┌────────
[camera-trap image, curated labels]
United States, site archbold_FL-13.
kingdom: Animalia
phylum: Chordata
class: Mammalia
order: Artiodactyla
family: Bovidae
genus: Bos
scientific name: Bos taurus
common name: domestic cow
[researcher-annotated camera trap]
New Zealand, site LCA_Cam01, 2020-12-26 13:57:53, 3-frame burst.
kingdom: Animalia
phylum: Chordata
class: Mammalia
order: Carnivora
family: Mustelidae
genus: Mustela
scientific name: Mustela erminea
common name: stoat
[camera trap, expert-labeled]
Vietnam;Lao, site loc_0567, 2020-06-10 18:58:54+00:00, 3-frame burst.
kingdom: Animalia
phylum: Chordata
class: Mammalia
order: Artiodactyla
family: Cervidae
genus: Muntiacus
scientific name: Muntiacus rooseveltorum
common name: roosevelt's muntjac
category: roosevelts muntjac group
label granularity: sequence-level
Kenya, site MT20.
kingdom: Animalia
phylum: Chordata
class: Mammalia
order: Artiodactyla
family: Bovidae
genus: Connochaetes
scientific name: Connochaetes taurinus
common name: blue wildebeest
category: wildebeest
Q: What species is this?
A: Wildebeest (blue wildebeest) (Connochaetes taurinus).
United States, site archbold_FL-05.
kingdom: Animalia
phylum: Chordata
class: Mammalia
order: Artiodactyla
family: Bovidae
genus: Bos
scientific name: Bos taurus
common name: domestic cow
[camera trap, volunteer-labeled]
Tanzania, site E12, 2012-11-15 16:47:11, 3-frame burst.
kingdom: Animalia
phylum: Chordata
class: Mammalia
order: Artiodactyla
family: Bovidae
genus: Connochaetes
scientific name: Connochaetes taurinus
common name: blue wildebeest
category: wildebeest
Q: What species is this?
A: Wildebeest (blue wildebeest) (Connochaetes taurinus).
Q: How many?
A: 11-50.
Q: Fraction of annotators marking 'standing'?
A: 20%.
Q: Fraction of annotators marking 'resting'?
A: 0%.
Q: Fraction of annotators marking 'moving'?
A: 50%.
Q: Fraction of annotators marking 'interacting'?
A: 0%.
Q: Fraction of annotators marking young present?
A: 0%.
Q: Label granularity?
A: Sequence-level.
└────────
◆ REQUIRED ACTION ◆
Search the records for the word "trap". Copy every line that has it.

◆ RESULT OF THE EXERCISE ◆
[camera-trap image, curated labels]
[researcher-annotated camera trap]
[camera trap, expert-labeled]
[camera trap, volunteer-labeled]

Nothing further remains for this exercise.